Action item -
Copy out exactly, from the entries that follow, the line holding "螞蟻, 配合, 建立, 隊, 水壩", the line holding "Metal Print featuring", and all lines between them, but no pictures.

Source material -
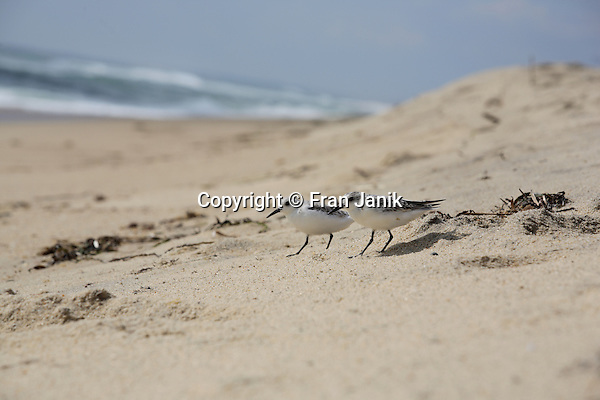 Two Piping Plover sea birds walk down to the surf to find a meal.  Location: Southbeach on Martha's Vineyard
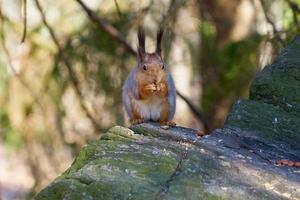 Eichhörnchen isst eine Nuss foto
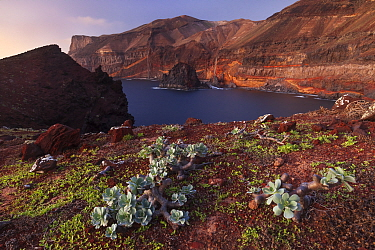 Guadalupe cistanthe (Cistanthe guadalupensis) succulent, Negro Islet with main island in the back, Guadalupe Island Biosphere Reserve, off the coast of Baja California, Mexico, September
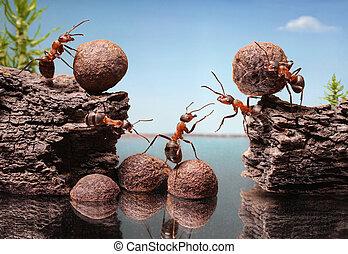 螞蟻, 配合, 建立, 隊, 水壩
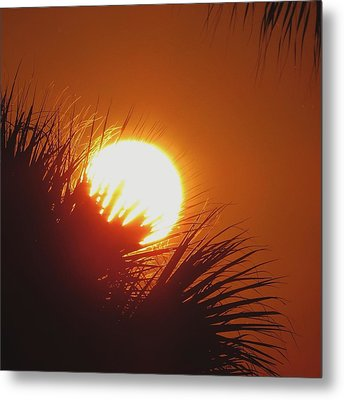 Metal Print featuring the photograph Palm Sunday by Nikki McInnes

---

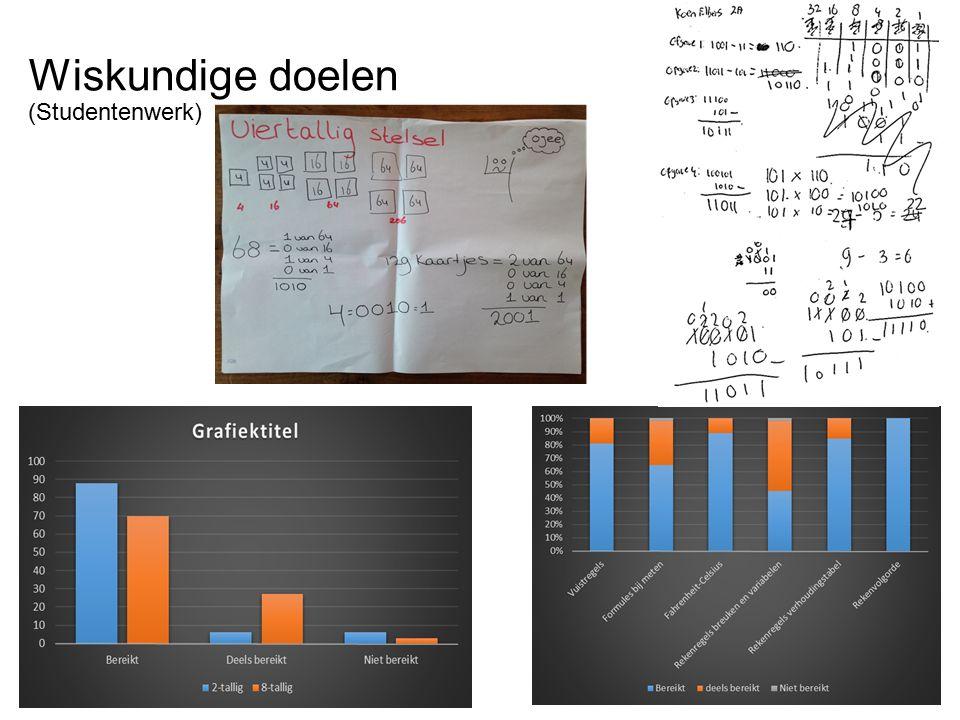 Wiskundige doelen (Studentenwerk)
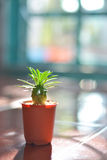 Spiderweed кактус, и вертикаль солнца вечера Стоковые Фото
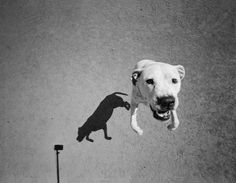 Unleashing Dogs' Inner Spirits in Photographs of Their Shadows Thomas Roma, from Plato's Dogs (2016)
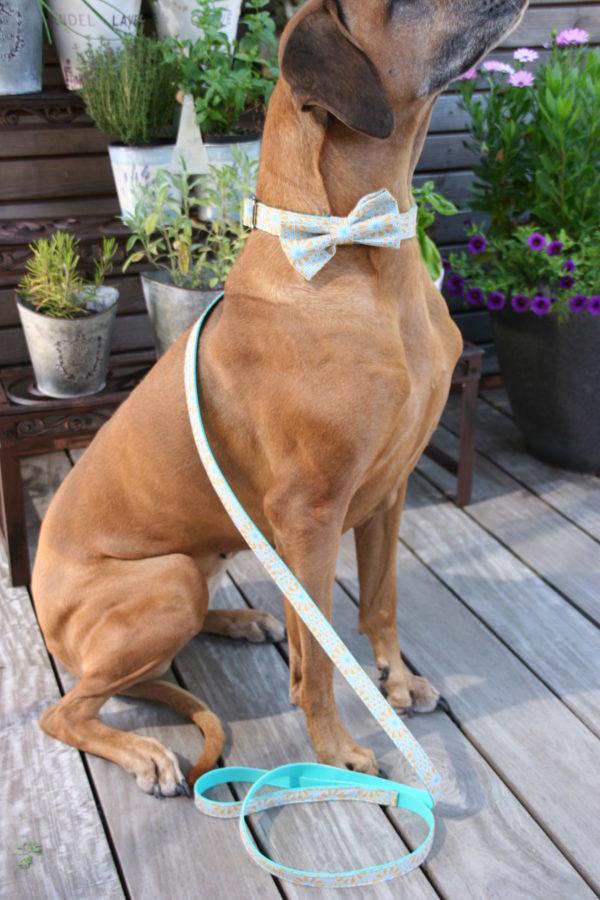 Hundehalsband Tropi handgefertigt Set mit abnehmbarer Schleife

Solution for this exercise -
 螞蟻, 配合, 建立, 隊, 水壩
 Metal Print featuring the photograph Palm Sunday by Nikki McInnes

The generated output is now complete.